- [DATA EXTRACT]:
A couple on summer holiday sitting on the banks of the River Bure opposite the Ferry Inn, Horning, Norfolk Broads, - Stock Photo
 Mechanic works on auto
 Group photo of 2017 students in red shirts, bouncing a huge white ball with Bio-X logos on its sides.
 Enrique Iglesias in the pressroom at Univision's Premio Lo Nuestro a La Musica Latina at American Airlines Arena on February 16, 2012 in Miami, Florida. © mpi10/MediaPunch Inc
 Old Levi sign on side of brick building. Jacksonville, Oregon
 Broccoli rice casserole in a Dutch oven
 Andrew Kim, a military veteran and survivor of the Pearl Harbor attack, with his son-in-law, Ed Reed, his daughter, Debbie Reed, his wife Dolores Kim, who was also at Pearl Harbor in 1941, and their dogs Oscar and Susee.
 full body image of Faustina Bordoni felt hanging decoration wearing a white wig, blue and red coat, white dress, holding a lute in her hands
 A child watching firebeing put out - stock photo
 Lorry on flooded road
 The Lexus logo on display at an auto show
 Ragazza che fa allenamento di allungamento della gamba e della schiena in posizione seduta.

- [YOUR GOAL]:
The response must contain exactly the lines from the one with "Old Levi sign" to the end of the entries above, both included, and nothing more.

- [EXERCISE OUTPUT]:
 Old Levi sign on side of brick building. Jacksonville, Oregon
 Broccoli rice casserole in a Dutch oven
 Andrew Kim, a military veteran and survivor of the Pearl Harbor attack, with his son-in-law, Ed Reed, his daughter, Debbie Reed, his wife Dolores Kim, who was also at Pearl Harbor in 1941, and their dogs Oscar and Susee.
 full body image of Faustina Bordoni felt hanging decoration wearing a white wig, blue and red coat, white dress, holding a lute in her hands
 A child watching firebeing put out - stock photo
 Lorry on flooded road
 The Lexus logo on display at an auto show
 Ragazza che fa allenamento di allungamento della gamba e della schiena in posizione seduta.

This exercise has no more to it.